If you’re serious about clearing out closet clutter, this is your challenge: Pick something at random and wear it tomorrow.

If you cannot wear it tomorrow, then it needs to go. No arguments. It’s out. If you can’t find a way to wear it alone, layer it under something or drape it over something, then what the heck is it doing in your closet?

Once you wear something successfully, it’s safe for six months.

Aha, you caught that word “successfully,” didn’t you? Thank goodness you were paying attention. If during the day, you notice, “Oh yeah, this is why I never wear these pants/skirt/blouse, it’s because they ride up … there’s a hole by the knee … there’s a stain on the sleeve … it’s itchy,” it’s a goner.

If it’s damaged or irksome to you, it will be noticed and irritating to someone else, so put this directly in the trash, not the charity box.

OK, so you really like that jacket, but no one at work wears a jacket, so you can’t wear it. WRONG. Dressing up is fun. When people ask me where I’m going, I just smile and tell them that I’m already there. Do it often enough and people will stop asking. Maybe they’ll be inspired to dress up, too.

For everything you can’t wear that’s in good condition: charity heap.

Here’s the exception: You love it. You really, really love it. And you’ll wear it when the time is right for you, then you can keep it. I’ll argue that the time is almost always right, but I typically walk that high-heeled-boots-with-polka-dot-hosiery line alone.

Now that you have the gist of the challenge, let’s spell out the fine print.

– Anything in the laundry basket right now should be the last thing you wear. You know what clothes you like, what about everything else? To separate what you have worn and haven’t worn, start by putting a piece of masking tape in a conspicuous place on everything. Take it off when you wear it and take a look at what’s left at the end of the month.

– Shoes are included. You have a month to wear the everyday shoes and you have three months to wear all the special occasion shoes. Yes, that means you should find a special occasion. I fully understand that you need a lot of shoes. I know what the lack of proper footwear can do to sabotage the perfect outfit. But if you’ve got ’em, wear ’em. The only shoes you absolutely don’t need are damaged shoes, shoes that you can’t even look at without wincing in pain or shoes that are severely outdated.

– You do not get a free pass on formal attire. If you own more than a dozen special occasion dresses and you go to fewer than two special occasion events a year, let’s reassess. Ask yourself if you had a dinner party, wedding reception, gala or festive ball to attend this weekend, would you wear that dress or pantsuit or would you go shopping? It’s OK to have two or three emergency dresses, but 15 is ridiculous if you’re the once-in-a-blue-moon partygoer. Pick the most versatile and give the rest away so that someone else shopping for some special occasion will see your cast-off with fresh, appreciative eyes.

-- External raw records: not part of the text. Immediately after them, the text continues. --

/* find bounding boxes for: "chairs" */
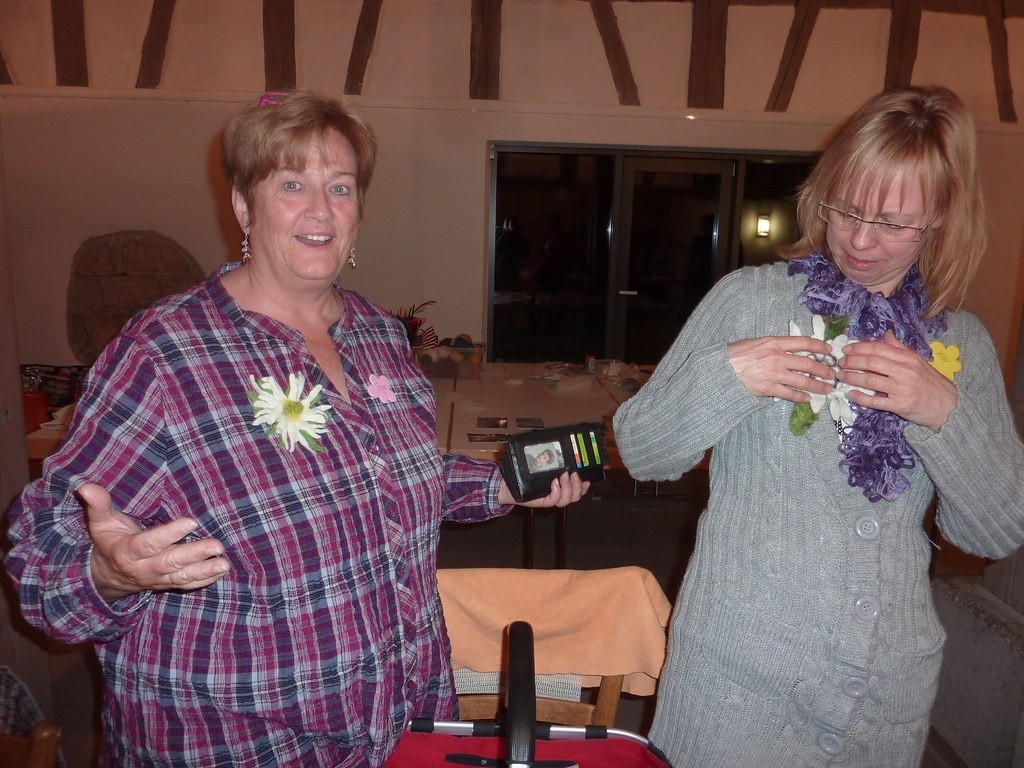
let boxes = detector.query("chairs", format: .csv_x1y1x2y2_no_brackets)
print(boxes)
433,563,648,730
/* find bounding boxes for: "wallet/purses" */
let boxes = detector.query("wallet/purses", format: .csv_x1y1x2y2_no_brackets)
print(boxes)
497,423,607,503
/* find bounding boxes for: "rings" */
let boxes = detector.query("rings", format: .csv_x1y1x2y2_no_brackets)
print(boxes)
557,503,561,508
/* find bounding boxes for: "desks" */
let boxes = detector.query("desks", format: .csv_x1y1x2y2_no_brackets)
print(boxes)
429,363,713,570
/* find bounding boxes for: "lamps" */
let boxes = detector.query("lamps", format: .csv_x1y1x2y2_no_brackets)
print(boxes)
757,213,772,237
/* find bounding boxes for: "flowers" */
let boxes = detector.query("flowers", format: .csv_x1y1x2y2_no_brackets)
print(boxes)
243,372,334,454
783,316,876,433
927,342,963,385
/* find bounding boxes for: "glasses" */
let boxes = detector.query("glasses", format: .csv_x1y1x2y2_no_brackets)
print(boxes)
818,190,942,243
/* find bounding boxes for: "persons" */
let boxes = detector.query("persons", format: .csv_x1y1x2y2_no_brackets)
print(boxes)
0,91,590,768
613,87,1024,768
525,450,556,473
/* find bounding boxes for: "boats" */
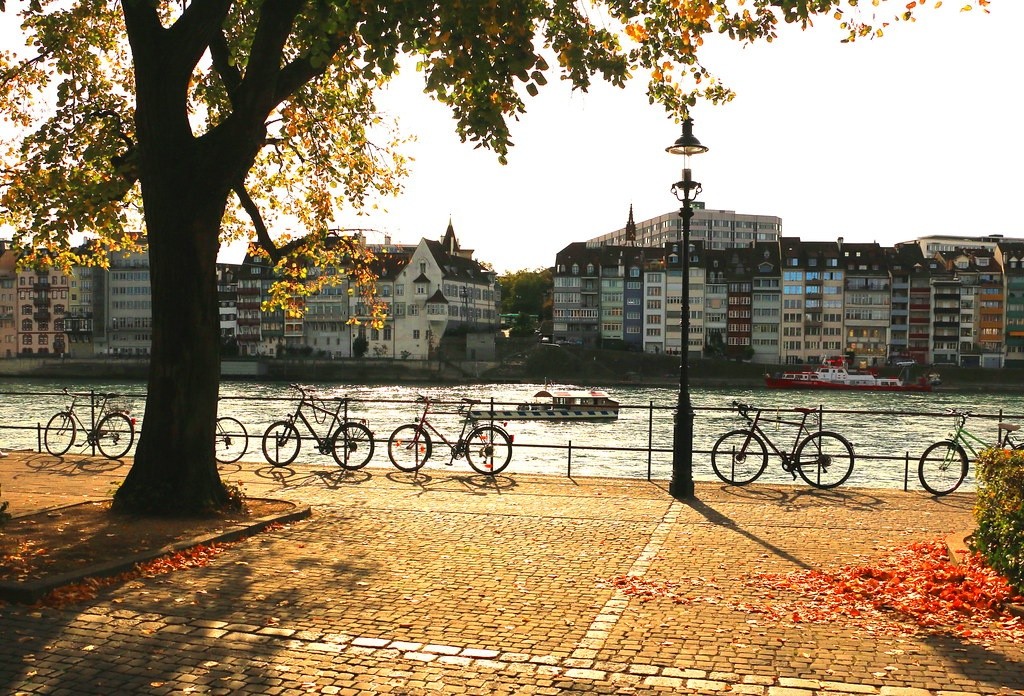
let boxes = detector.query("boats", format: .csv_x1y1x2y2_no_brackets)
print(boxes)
764,355,942,393
461,376,620,421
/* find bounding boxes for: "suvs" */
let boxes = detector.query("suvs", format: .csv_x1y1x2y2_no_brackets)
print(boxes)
555,336,583,347
895,359,916,367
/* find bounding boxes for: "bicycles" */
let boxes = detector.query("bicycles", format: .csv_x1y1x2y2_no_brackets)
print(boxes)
711,400,855,490
214,397,248,465
44,387,137,461
388,393,515,476
261,383,375,471
917,408,1024,496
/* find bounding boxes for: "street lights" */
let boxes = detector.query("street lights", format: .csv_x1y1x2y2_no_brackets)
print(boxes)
663,112,709,498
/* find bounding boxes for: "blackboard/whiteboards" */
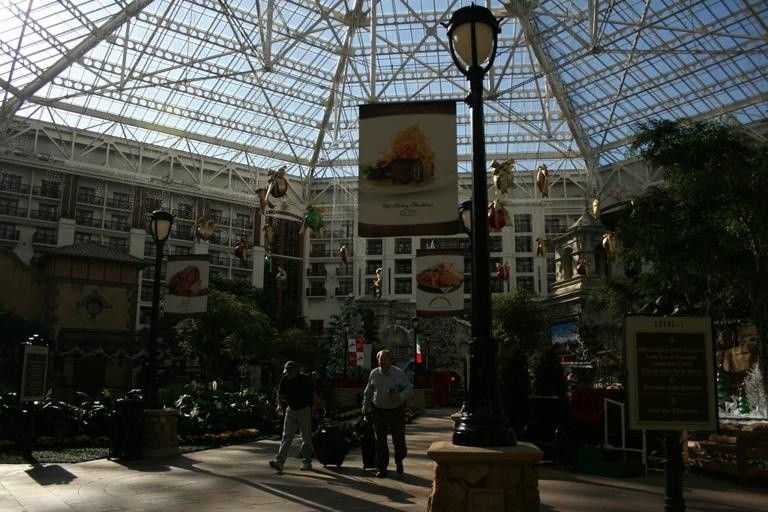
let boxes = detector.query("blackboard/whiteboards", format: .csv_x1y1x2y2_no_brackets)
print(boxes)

– Anything outdated or ill-fitting should go immediately. Face it, you are not really going to have it altered … ever. So toss it.

– Don’t forget the sock and underwear drawer. These things need to be weeded out, too. It’s hard to replace a complete wardrobe of bras that each cost as much as a wool sweater, but even small amounts of change are good. Besides, a bra with worn elastic or an improper fit doesn’t do anyone any good. Forget about how cute it is and ask yourself if it makes you look good in a T-shirt.

– Conversely, just because you wear something all the time, doesn’t make it great. If you love it so much that it’s the first thing you wear from the laundry, then give it a rest for a while. See if you can wear everything else first. Then go back to it. I have a favorite gray skirt that skims my hips and flutters at the knee when I walk. It’s as comfortable as pajamas, but looks as cool as an Audrey Hepburn pencil skirt. I force myself to moderate my use of it because I don’t want to wear it out. And I don’t want to diminish its appeal. If people see you in something cool all the time, it is no longer cool. It’s that skirt you wear all the ding-darn time. Take note, especially if something is really distinctive. And the next time you wear it, don’t wear it with the same thing you always wear it with. This is a challenge, too. Freshen up that look. This is a really good fashion exercise to shake up ho-hum fashion choices.

Most everything you own should be mix-and-matchable. So mix it up!